● Petunjuk Pengerjaan
#1 Sebutkan seluruh angka tahun yang tercantum dalam teks tentang musik Eropa di istana Riau-Lingga sesuai urutan kemunculannya.
#2 Terjemahkan ke dalam bahasa Inggris kalimat “Ianya telah menjadi bagian penting dalam peristiwa-peristiwa seremonial istana.” dari teks tentang musik Eropa di istana Riau-Lingga.

● Cuplikan Teks
+---+

KEMERIAHAN musik Eropa di istana Riau-Lingga terjadi pada masa pemerintahan Sultan Abdulrahman Mu’azamsyah (1885-1911). Bermula sejak ia masih bermastautin di Daik-Lingga, dan terus berlanjut sehingga mencapai puncak ‘gairahnya’ ketika pusat pemerintahannya pindah ke Penyengat pada akhir 1899 atau awal 1900.
Pada periode sultan yang penghabisan ini, musik Eropa atau musik cara Holanda menurut istilah Raja Ali Haji, bukan lagi suatu yang asing. Dan bukan lagi ‘tamu’ di istana Riau Lingga. Ianya telah menjadi bagian penting dalam peristiwa-peristiwa seremonial istana. Atau dengan kata lain, musik cara Holanda itu telah menjadi bagian dari istana Riau-Lingga dalam arti yang sesungguhnya.

+---+

● Kutipan Sumber
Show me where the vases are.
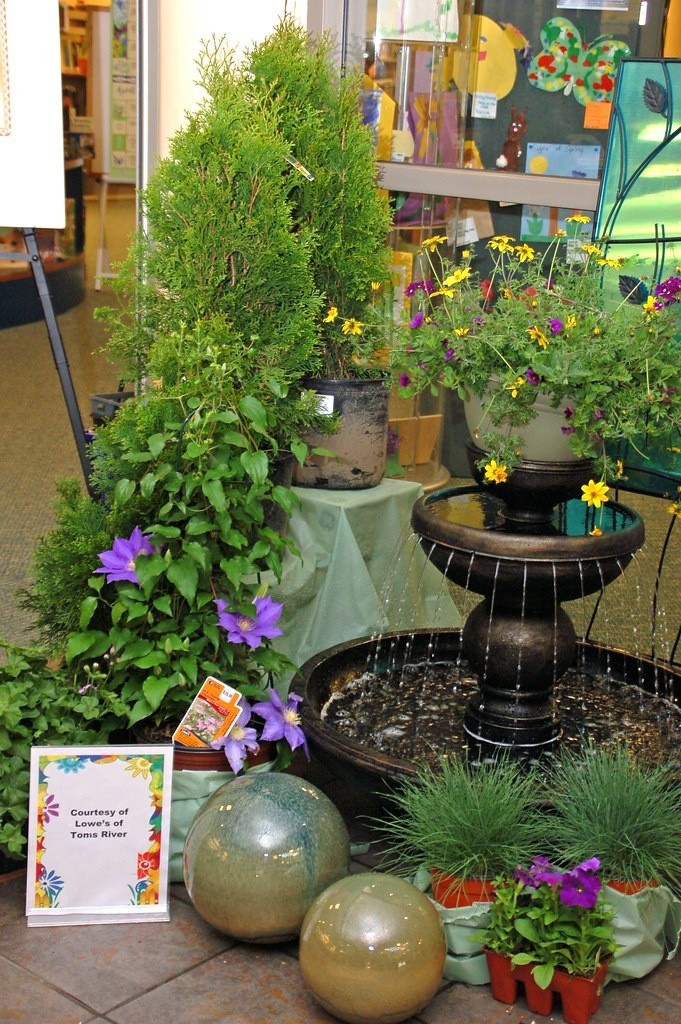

+---+

● Jawaban Latihan
#1 1885, 1911, 1899, 1900

#2 It had become an important part of the palace's ceremonial events.